Work required: The word "viewBox" marks the lines to report; pull each of them from the listing.

Records for processing:
=-=-=

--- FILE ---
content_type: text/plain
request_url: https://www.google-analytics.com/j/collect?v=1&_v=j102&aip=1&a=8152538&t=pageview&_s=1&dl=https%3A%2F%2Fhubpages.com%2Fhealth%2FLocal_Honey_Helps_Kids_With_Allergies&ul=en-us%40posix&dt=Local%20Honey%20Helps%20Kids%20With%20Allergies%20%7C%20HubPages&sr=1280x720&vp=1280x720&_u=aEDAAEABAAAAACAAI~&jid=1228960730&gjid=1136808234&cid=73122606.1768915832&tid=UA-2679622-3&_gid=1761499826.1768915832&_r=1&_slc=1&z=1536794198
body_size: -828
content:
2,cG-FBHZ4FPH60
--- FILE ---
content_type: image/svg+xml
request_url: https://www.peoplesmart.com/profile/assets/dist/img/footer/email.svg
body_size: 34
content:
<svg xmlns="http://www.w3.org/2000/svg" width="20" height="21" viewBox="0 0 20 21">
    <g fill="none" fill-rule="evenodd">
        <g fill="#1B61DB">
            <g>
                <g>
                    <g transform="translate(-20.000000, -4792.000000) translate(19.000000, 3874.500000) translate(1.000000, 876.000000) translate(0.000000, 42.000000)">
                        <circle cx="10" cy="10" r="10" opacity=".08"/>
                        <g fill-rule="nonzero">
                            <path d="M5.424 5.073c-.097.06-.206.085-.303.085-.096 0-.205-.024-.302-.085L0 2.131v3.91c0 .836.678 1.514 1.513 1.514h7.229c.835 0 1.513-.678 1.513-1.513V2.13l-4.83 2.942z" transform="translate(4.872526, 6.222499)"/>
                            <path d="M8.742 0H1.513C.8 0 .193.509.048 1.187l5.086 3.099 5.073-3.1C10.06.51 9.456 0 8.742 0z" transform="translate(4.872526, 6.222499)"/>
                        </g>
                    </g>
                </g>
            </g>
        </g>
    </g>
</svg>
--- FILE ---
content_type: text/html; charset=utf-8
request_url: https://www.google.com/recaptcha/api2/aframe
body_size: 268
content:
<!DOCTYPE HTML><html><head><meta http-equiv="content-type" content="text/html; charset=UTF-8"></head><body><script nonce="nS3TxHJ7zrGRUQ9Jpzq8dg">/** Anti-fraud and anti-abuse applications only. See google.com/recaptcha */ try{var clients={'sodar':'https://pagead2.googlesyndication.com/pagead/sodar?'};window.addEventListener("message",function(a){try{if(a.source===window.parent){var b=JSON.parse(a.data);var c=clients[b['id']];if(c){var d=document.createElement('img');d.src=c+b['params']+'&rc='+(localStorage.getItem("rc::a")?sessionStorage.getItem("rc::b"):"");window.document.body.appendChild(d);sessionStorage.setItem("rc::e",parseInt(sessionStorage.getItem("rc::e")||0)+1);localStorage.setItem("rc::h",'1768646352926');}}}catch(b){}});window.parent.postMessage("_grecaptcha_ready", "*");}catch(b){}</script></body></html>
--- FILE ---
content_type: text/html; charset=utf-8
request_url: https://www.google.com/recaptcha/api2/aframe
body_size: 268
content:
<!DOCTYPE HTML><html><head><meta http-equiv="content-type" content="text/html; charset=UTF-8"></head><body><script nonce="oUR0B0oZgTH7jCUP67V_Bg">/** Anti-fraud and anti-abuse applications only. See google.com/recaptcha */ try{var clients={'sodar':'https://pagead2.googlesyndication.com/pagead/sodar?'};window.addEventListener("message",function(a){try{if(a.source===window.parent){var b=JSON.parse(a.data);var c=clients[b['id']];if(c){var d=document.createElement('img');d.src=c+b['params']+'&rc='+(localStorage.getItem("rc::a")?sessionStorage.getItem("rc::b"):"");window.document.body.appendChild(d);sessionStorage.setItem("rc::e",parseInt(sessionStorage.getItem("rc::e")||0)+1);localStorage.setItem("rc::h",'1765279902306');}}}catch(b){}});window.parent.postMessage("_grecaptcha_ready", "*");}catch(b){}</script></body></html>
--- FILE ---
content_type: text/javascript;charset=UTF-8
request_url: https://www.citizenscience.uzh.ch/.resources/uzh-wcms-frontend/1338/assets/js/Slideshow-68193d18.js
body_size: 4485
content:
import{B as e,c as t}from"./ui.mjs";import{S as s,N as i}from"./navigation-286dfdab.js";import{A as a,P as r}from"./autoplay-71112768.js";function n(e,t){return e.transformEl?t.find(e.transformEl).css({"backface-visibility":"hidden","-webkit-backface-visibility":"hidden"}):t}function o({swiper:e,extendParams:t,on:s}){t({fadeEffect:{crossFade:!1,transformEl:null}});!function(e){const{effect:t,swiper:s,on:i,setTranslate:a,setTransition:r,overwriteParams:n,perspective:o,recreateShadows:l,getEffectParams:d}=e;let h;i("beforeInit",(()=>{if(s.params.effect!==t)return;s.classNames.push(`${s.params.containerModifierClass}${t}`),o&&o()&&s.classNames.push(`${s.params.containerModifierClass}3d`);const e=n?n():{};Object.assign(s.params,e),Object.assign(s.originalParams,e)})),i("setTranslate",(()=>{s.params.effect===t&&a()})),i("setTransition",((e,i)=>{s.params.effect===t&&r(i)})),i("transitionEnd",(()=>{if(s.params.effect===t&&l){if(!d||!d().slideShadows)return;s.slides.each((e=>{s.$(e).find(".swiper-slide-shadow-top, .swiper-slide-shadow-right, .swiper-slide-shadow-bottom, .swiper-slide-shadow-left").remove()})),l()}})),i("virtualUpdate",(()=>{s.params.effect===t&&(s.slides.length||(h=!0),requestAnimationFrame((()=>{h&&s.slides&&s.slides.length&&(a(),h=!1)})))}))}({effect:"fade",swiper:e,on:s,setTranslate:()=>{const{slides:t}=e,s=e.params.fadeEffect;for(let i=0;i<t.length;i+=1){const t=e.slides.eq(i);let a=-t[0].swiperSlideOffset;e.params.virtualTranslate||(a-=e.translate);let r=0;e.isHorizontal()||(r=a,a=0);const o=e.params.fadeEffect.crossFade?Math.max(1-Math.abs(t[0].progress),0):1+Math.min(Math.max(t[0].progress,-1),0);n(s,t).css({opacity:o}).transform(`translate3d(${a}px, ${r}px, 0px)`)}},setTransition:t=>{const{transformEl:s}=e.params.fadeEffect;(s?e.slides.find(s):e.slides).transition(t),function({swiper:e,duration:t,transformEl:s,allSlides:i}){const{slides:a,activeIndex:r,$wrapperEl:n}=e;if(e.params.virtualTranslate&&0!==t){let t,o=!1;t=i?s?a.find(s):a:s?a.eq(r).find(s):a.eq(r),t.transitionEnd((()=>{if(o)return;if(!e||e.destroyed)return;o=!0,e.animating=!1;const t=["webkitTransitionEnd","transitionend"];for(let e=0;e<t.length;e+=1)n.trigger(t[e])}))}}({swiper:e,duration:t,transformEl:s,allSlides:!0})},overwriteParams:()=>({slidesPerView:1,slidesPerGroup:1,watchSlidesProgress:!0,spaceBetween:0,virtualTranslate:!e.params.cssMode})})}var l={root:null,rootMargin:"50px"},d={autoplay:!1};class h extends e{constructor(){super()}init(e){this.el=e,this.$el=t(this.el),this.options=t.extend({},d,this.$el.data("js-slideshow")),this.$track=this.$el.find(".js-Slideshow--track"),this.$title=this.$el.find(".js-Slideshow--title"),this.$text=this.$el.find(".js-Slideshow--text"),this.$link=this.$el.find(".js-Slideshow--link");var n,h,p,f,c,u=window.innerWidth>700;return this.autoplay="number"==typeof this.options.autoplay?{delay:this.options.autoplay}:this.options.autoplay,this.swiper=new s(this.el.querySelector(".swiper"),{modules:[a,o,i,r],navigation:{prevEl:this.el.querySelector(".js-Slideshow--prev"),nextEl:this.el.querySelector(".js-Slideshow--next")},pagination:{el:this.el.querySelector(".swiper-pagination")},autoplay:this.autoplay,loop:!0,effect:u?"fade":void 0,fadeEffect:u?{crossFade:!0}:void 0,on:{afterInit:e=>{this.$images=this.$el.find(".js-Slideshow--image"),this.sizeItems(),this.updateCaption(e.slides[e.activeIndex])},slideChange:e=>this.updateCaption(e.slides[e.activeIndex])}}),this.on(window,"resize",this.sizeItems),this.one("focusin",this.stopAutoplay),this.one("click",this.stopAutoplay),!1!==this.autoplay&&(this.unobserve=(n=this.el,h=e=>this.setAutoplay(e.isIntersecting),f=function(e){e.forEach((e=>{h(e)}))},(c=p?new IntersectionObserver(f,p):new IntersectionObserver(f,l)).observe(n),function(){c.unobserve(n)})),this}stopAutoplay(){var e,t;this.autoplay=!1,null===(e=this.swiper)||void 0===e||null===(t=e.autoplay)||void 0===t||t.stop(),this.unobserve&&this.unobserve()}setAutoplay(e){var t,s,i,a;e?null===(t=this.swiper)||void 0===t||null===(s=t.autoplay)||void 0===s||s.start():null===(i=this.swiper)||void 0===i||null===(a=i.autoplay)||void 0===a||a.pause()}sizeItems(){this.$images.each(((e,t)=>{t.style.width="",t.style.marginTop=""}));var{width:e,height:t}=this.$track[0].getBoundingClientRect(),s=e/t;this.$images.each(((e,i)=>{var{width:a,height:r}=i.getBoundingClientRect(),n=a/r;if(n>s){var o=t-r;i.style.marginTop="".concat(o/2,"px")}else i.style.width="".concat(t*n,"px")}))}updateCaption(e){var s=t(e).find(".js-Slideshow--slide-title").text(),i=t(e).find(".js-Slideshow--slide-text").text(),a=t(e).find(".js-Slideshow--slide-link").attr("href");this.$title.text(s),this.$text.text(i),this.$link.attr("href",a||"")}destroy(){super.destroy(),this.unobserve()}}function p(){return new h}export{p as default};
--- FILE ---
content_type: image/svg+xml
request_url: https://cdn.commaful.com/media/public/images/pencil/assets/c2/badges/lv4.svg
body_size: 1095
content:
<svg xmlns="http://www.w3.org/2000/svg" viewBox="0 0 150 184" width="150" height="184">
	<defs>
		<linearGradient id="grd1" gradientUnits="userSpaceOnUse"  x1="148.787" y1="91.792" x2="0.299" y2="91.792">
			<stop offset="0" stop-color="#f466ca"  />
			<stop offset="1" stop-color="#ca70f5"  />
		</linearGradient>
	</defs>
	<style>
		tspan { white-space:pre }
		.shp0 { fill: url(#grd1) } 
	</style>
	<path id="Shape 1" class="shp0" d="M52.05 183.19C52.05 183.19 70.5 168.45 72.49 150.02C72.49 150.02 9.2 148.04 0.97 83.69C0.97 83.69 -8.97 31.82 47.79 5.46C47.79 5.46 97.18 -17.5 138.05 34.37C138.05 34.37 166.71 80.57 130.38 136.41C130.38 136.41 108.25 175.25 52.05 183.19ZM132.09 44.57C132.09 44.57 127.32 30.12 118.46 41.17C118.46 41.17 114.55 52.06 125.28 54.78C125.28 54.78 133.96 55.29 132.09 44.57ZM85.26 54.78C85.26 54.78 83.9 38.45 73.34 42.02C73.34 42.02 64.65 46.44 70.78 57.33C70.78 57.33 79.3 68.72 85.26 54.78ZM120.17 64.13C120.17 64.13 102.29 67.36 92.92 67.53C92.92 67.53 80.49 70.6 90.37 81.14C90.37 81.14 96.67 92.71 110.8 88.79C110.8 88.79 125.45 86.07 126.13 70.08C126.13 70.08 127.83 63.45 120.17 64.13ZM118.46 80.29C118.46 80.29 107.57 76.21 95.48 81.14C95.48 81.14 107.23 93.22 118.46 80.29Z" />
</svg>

=-=-=

Output:
<svg xmlns="http://www.w3.org/2000/svg" width="20" height="21" viewBox="0 0 20 21">
<svg xmlns="http://www.w3.org/2000/svg" viewBox="0 0 150 184" width="150" height="184">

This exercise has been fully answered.